Aim of the task: Pictures are to be omitted, and every entry below is to be restated exactly.

::::::

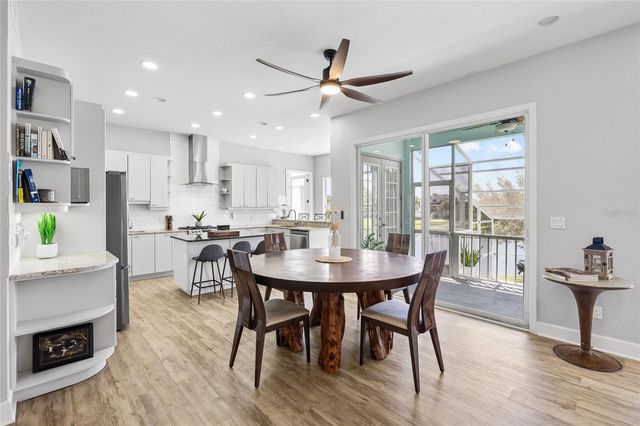2106 PELICAN COURT, Tarpon Springs, FL 34689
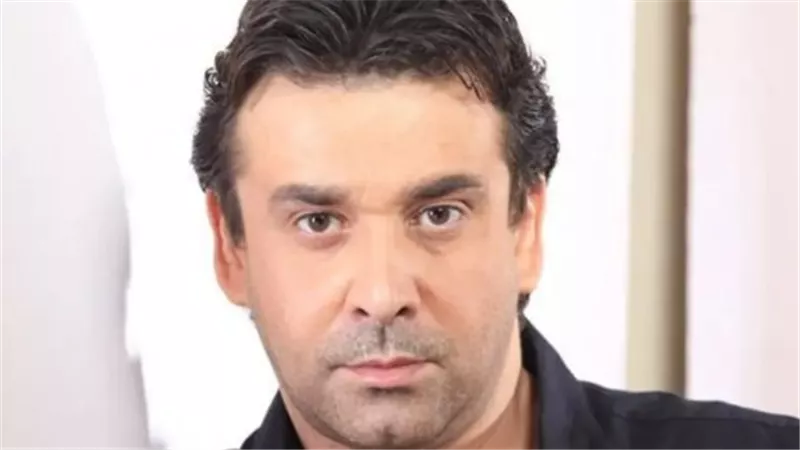 كريم عبد العزيز يتألق في 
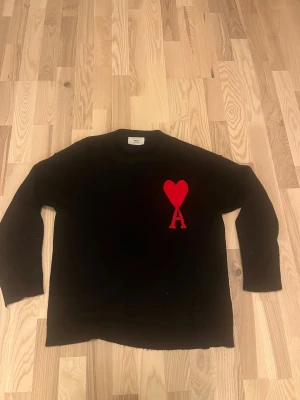 Ami Paris tröja - Riktigt fet stickad svart ami Paris kofta med rött hjärta. Väldigt mysig och skön att ha på sig samtidigt som den är snygg och stilig. Passar till många olika outfits då den är riktigt stilren. Tröjan är också väldigt bra på att värma än under dessa kalla tider men funkar även på de lite kallare sommarkvällarna. Vi är två seriösa säljare från Skåne som alltid skickar varan inom 24h. Skriv vid minsta lilla fråga! / Romeo resell 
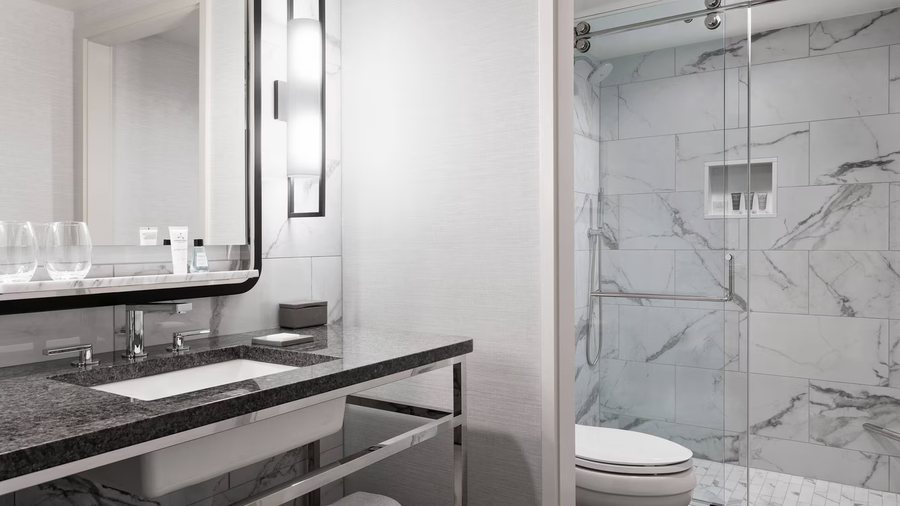 New Orleans Marriott — Bathroom
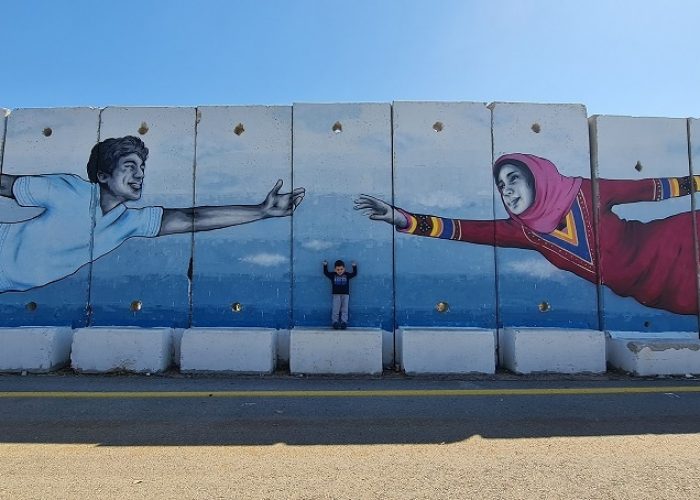 פרויקט "קירות מדברים" בשתולה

::::::

Response area:
2106 PELICAN COURT, Tarpon Springs, FL 34689
 كريم عبد العزيز يتألق في 
 Ami Paris tröja - Riktigt fet stickad svart ami Paris kofta med rött hjärta. Väldigt mysig och skön att ha på sig samtidigt som den är snygg och stilig. Passar till många olika outfits då den är riktigt stilren. Tröjan är också väldigt bra på att värma än under dessa kalla tider men funkar även på de lite kallare sommarkvällarna. Vi är två seriösa säljare från Skåne som alltid skickar varan inom 24h. Skriv vid minsta lilla fråga! / Romeo resell 
 New Orleans Marriott — Bathroom
 פרויקט "קירות מדברים" בשתולה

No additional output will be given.